[Spatial reasoning records]
-- Start --

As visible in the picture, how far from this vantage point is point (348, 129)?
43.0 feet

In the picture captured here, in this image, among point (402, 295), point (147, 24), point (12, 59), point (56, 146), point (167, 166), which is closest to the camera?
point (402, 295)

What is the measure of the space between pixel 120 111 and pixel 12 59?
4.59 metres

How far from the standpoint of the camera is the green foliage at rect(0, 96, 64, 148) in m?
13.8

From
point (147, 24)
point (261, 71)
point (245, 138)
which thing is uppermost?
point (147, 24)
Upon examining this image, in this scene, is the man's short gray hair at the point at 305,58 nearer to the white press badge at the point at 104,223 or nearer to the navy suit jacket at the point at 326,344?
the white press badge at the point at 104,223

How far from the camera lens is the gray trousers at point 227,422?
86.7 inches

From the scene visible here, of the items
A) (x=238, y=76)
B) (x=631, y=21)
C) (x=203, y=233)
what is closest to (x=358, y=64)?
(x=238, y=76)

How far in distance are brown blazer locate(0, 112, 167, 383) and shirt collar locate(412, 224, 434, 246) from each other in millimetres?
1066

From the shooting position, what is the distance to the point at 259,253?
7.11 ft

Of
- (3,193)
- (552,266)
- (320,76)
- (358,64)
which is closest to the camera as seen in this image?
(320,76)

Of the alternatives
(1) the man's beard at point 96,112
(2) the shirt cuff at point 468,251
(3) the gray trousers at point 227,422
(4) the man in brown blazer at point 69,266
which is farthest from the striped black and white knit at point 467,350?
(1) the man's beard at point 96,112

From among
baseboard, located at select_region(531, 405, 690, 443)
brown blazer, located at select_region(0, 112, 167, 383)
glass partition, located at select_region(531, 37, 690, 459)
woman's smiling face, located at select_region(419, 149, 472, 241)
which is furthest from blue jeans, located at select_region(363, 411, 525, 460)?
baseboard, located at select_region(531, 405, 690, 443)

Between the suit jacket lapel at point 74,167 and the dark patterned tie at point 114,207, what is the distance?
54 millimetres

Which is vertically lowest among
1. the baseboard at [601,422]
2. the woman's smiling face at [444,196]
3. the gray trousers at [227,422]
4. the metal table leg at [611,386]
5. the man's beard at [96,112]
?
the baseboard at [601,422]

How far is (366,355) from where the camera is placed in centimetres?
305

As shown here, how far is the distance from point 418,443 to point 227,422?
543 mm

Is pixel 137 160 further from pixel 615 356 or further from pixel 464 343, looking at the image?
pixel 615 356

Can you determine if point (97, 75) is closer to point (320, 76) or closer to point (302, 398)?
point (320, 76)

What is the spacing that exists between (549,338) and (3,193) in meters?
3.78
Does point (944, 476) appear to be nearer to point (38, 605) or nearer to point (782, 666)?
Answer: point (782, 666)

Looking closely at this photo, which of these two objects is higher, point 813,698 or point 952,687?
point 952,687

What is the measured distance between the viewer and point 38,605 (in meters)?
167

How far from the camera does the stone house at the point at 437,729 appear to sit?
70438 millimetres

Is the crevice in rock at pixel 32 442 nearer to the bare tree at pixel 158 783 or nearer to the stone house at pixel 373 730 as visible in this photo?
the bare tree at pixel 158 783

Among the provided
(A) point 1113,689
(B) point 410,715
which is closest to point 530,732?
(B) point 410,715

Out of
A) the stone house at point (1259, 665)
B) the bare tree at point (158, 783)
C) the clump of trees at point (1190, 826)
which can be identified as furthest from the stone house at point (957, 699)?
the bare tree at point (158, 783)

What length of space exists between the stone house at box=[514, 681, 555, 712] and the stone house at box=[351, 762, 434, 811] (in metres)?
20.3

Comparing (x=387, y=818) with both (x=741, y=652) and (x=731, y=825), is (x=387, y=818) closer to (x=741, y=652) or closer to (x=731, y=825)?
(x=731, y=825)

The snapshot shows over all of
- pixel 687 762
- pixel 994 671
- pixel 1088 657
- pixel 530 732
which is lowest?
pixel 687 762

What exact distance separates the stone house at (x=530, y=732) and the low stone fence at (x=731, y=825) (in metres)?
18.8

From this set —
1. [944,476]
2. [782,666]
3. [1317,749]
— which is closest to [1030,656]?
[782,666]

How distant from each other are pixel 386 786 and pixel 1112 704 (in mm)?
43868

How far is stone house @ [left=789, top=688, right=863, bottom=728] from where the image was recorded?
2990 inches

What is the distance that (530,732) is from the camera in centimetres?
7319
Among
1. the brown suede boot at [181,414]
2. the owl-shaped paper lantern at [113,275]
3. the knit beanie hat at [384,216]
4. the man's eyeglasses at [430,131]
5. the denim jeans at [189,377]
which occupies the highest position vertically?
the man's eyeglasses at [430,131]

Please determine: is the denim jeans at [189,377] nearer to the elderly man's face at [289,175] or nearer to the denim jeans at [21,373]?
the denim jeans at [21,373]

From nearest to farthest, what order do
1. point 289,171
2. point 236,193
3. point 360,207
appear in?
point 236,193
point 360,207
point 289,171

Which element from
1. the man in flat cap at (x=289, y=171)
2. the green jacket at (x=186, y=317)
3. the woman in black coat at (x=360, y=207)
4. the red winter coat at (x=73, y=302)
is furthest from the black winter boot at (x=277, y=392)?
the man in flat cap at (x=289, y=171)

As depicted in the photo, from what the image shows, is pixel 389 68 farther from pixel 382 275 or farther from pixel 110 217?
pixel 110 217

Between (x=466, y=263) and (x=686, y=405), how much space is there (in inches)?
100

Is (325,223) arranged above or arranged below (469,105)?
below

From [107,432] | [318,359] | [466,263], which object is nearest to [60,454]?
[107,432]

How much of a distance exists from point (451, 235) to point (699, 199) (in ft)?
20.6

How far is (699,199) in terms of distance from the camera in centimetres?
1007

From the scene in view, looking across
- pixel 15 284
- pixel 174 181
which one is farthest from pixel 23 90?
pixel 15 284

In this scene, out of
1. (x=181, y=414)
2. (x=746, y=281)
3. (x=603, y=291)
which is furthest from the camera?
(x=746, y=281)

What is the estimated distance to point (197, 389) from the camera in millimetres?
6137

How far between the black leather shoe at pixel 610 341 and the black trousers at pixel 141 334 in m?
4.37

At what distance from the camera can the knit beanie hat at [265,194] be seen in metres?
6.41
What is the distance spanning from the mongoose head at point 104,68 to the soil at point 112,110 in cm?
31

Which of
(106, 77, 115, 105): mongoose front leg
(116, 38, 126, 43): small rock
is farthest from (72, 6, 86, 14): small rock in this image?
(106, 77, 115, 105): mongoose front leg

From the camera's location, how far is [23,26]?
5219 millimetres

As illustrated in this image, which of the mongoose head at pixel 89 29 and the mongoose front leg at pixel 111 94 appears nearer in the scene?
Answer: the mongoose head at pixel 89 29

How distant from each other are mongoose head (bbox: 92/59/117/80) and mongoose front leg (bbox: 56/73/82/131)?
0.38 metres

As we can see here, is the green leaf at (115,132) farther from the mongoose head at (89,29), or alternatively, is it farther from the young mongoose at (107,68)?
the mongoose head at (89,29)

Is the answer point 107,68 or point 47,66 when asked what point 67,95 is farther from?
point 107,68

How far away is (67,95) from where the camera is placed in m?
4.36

-- End --

• Set exercise: Locate the line with "How much of" in the entries above; extract it and every line after it, verbatim.

• Answer to the exercise:
How much of a distance exists from point (451, 235) to point (699, 199) (in ft)?
20.6

How far is (699,199) in terms of distance from the camera in centimetres?
1007

From the scene in view, looking across
- pixel 15 284
- pixel 174 181
which one is farthest from pixel 23 90?
pixel 15 284

In this scene, out of
1. (x=181, y=414)
2. (x=746, y=281)
3. (x=603, y=291)
which is furthest from the camera?
(x=746, y=281)

What is the estimated distance to point (197, 389) from the camera in millimetres?
6137

How far between the black leather shoe at pixel 610 341 and the black trousers at pixel 141 334 in m?
4.37

At what distance from the camera can the knit beanie hat at [265,194] be seen in metres?
6.41
What is the distance spanning from the mongoose head at point 104,68 to the soil at point 112,110 in cm?
31

Which of
(106, 77, 115, 105): mongoose front leg
(116, 38, 126, 43): small rock
is farthest from (72, 6, 86, 14): small rock in this image?
(106, 77, 115, 105): mongoose front leg

From the camera's location, how far is [23,26]?
5219 millimetres

As illustrated in this image, which of the mongoose head at pixel 89 29 and the mongoose front leg at pixel 111 94 appears nearer in the scene?
Answer: the mongoose head at pixel 89 29

How distant from each other are mongoose head (bbox: 92/59/117/80) and mongoose front leg (bbox: 56/73/82/131)?
0.38 metres

As we can see here, is the green leaf at (115,132) farther from the mongoose head at (89,29), or alternatively, is it farther from the young mongoose at (107,68)?
the mongoose head at (89,29)

Is the answer point 107,68 or point 47,66 when asked what point 67,95 is farther from?
point 107,68

How far away is (67,95) from where the camera is placed in m?
4.36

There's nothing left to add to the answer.